● **Texto del ejercicio**
El Gobierno millonario que vive en la emergencia

El Ejecutivo apela a una norma vigente desde hace más de 15 años para cubrirse contra embargos. Vende históricos inmuebles y terminará el año con recaudación récord. Por Marcelo Aguaysol - Redacción LA GACETA.

21 Diciembre 2007
Récord es la palabra de moda y es eso lo que se evidencia cada vez que se analiza el resultado de la recaudación. Pocas veces un Gobierno tuvo el escenario económico y financiero como la actual administración del gobernador, José Alperovich. Por más que la ejecución presupuestaria muestre un equilibrio fiscal hasta el lunes 31, en el pensamiento colectivo quedará la sensación de que se está frente a un Gobierno millonario.

● **Qué hacer**
a – Transcribe sin cambios el fragmento de la nota sobre el Gobierno millonario que comienza en "El Gobierno millonario" y sigue hasta "un Gobierno millonario.".
b – Prolonga la nota sobre el Gobierno millonario a partir de su última oración.

● **Material proporcionado**
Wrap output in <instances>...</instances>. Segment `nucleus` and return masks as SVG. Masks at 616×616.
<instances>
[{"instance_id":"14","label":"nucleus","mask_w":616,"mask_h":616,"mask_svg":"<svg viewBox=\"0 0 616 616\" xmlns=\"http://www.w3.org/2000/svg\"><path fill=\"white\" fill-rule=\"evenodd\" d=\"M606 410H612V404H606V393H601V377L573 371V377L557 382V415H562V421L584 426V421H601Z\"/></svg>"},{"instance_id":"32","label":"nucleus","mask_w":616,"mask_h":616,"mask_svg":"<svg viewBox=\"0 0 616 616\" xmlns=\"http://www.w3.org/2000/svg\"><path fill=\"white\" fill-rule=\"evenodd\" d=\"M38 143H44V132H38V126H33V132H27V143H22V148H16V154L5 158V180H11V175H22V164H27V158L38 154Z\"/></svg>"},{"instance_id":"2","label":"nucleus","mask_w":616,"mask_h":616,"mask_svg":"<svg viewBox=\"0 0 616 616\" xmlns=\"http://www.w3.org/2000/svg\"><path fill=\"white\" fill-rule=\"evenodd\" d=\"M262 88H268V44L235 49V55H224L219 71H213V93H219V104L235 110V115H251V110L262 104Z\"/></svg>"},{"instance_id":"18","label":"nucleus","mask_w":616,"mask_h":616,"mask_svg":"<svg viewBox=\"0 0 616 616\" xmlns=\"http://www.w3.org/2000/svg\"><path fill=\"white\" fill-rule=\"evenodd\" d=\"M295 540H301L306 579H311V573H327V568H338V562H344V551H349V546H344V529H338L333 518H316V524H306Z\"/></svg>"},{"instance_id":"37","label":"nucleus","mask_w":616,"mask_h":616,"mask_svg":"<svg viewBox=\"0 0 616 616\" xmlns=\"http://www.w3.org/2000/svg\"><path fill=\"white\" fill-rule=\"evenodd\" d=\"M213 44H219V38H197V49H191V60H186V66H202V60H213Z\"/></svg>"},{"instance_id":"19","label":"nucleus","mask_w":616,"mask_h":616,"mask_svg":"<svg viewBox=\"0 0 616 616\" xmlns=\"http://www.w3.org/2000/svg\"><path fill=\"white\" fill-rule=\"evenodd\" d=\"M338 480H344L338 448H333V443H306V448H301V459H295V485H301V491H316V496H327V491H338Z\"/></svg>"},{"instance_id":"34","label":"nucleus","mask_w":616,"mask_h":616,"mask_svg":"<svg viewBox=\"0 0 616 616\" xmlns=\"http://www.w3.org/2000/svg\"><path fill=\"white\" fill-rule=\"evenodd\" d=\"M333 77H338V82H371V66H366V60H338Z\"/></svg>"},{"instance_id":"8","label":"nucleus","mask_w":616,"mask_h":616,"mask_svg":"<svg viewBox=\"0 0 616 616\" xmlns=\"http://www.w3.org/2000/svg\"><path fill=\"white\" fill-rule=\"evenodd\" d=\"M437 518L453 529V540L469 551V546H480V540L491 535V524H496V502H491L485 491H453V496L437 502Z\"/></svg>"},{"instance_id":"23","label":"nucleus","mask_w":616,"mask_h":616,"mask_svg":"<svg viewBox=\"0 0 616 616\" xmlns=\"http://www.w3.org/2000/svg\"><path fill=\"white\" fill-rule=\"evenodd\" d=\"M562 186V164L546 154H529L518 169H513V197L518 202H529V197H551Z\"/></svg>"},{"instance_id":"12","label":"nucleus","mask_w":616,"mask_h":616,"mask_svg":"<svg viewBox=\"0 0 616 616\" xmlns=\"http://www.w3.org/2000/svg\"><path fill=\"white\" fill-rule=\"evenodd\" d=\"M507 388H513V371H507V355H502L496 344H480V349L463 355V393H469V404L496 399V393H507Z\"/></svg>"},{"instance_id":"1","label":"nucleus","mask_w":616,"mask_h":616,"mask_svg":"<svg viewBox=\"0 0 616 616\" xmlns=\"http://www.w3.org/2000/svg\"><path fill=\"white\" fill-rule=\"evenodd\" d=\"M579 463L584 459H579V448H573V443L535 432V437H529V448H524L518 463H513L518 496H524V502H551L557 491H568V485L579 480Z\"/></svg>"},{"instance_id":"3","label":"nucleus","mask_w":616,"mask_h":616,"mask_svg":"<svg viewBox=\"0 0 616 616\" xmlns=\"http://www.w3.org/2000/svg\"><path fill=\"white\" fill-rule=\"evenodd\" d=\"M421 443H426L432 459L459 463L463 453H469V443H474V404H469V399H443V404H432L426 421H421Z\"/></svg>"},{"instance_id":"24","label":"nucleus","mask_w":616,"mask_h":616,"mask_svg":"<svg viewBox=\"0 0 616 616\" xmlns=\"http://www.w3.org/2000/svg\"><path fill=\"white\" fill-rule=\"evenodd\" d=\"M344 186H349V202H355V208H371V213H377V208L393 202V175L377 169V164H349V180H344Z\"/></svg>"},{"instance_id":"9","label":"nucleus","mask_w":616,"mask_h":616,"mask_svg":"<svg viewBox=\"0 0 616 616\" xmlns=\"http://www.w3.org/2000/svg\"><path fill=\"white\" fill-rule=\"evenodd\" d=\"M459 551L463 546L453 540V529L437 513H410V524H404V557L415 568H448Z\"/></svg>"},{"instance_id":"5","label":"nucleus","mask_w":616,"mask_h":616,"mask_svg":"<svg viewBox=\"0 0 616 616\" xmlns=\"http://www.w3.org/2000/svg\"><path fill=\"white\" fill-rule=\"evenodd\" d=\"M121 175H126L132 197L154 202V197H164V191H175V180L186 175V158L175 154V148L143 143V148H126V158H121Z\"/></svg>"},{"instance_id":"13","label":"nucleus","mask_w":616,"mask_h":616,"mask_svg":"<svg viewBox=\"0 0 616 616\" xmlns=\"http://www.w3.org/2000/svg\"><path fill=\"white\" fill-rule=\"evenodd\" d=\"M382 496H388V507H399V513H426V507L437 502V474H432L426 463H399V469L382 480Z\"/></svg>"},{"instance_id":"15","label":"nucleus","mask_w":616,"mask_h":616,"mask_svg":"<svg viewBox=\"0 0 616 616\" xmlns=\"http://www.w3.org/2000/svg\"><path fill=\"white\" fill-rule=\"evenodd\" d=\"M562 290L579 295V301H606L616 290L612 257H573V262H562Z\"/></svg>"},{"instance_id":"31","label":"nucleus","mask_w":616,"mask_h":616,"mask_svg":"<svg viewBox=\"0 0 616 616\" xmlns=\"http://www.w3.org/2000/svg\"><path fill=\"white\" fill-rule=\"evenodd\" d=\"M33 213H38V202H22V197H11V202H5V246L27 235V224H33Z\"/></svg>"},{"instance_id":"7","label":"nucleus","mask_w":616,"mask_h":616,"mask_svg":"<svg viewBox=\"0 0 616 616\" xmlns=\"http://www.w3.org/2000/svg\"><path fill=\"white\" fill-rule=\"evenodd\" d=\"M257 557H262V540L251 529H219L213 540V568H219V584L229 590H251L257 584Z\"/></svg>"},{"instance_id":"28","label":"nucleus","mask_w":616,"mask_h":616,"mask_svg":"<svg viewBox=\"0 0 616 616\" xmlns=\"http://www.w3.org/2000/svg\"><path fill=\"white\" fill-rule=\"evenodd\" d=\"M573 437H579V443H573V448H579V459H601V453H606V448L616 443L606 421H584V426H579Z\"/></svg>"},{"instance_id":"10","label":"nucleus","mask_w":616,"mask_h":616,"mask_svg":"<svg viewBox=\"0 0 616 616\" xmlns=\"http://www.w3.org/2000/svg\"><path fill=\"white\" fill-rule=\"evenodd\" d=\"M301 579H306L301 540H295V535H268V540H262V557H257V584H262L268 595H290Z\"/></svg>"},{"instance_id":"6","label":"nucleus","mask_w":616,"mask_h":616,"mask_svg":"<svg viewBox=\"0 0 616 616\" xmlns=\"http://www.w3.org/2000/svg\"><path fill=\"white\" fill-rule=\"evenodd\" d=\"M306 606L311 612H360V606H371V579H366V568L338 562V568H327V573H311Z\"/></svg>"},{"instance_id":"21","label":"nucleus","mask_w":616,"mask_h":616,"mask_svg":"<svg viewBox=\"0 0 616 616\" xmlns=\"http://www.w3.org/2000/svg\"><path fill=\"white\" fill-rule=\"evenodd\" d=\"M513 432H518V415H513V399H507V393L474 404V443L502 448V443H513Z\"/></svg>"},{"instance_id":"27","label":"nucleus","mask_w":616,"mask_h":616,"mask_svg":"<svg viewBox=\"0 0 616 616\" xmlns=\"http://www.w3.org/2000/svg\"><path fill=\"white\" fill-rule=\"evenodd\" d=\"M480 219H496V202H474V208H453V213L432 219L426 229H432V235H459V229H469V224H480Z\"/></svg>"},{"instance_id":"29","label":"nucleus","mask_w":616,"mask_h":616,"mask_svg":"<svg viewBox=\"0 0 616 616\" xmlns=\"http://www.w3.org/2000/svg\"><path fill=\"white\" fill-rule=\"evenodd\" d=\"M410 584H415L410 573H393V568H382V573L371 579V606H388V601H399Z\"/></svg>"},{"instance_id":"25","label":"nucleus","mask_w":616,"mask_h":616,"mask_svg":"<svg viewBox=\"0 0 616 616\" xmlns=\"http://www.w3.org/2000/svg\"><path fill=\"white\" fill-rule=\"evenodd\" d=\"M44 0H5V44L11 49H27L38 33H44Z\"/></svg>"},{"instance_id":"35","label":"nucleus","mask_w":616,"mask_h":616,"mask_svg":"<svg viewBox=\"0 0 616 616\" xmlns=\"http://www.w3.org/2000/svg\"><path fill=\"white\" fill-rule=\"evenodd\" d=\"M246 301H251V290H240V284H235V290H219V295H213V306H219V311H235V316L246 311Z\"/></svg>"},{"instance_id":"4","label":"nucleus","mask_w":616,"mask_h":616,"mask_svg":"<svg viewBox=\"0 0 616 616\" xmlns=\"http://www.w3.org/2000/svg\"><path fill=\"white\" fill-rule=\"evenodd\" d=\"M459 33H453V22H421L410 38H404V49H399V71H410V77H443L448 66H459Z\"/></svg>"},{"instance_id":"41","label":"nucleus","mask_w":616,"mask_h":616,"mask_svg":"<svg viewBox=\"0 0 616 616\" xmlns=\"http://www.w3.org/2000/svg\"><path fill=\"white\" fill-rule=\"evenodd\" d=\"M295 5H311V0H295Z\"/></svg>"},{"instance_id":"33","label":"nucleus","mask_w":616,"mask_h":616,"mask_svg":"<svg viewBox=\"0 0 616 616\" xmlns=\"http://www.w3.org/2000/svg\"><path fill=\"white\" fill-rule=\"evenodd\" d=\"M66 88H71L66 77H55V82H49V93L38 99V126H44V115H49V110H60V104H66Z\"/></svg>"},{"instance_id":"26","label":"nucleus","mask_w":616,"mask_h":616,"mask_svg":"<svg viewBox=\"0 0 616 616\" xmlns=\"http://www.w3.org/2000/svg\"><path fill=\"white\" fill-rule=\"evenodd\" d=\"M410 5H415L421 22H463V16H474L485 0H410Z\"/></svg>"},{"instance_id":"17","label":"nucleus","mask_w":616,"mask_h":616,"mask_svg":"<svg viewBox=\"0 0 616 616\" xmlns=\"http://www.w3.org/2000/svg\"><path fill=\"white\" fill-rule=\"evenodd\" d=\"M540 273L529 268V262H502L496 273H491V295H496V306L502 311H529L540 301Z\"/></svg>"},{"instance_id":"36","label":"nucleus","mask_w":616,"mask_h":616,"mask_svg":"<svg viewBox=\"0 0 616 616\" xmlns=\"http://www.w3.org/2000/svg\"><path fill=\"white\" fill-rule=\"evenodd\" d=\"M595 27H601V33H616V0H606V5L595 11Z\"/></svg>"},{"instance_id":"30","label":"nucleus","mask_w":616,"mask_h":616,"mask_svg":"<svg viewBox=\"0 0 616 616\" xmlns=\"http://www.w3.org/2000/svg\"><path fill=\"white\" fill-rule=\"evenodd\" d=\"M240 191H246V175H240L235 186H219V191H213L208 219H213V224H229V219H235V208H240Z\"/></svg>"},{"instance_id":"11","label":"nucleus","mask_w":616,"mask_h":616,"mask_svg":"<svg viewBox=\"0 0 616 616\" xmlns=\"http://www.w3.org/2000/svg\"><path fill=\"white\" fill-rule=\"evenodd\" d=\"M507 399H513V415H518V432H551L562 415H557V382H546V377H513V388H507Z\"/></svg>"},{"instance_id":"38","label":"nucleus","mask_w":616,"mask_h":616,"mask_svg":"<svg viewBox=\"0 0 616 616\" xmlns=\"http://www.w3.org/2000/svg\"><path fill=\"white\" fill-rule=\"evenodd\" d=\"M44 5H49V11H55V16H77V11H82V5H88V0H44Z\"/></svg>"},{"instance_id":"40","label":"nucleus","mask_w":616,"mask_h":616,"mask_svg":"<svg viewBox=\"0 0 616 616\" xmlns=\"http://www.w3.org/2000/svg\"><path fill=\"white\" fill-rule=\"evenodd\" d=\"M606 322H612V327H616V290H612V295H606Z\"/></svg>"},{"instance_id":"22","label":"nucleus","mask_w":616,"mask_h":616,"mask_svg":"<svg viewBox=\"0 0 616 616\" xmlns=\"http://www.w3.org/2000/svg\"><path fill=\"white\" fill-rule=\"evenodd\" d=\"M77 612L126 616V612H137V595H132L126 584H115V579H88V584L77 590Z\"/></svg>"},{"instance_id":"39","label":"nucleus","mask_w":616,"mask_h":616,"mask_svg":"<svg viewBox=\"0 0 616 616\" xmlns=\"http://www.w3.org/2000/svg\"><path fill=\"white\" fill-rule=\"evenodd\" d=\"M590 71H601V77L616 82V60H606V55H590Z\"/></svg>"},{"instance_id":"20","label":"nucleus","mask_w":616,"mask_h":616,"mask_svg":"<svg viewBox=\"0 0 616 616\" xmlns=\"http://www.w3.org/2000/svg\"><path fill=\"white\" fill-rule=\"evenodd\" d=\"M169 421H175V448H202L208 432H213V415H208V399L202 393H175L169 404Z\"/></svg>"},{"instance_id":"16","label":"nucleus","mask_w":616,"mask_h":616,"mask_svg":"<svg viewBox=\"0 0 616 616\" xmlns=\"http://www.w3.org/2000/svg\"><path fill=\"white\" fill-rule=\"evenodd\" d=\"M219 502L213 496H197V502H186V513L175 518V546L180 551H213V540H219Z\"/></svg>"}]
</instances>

● **Respuestas**
a –
El Gobierno millonario que vive en la emergencia

El Ejecutivo apela a una norma vigente desde hace más de 15 años para cubrirse contra embargos. Vende históricos inmuebles y terminará el año con recaudación récord. Por Marcelo Aguaysol - Redacción LA GACETA.

21 Diciembre 2007
Récord es la palabra de moda y es eso lo que se evidencia cada vez que se analiza el resultado de la recaudación. Pocas veces un Gobierno tuvo el escenario económico y financiero como la actual administración del gobernador, José Alperovich. Por más que la ejecución presupuestaria muestre un equilibrio fiscal hasta el lunes 31, en el pensamiento colectivo quedará la sensación de que se está frente a un Gobierno millonario.

b –
Sin embargo, en el Ejecutivo se intenta mostrar otra imagen: la de una gestión que necesita vivir en emergencia permanente, sencillamente porque teme a diario que se traben embargos sobre las cuentas públicas. Como un deudor en problemas, el Gobierno pone a la venta las últimas joyas de la abuela. Más que pensar que se trata de patrimonio arquitectónico, el alperovichismo los considera edificios vetustos, pero con buenos réditos para el erario si son transferidos. Parecen pensar que un moderno shopping es más redituable para el Estado que refaccionar esos históricos inmuebles para convertirlos en museos o en oficinas públicas. No toman en cuenta que ese patrimonio forma parte de la identidad de la ciudad.
Hay funcionarios de dos áreas (Educación e Interior) que administran más del 50% del presupuesto que no tienen un espacio físico fijo y definitivo para desempeñar sus actividades.  
El Poder Ejecutivo se escuda en que, detrás la ley de emergencia, resistente a ciclos económicos expansivos y recesivos, está el peso de cargar sobre los hombros un endeudamiento que supera los $ 4.200 millones. Y que, sin esa norma, la Provincia quedaría expuesta al pago inmediato de no menos de $ 400 millones, tanto por juicios con sentencia firme como por reclamos administrativos.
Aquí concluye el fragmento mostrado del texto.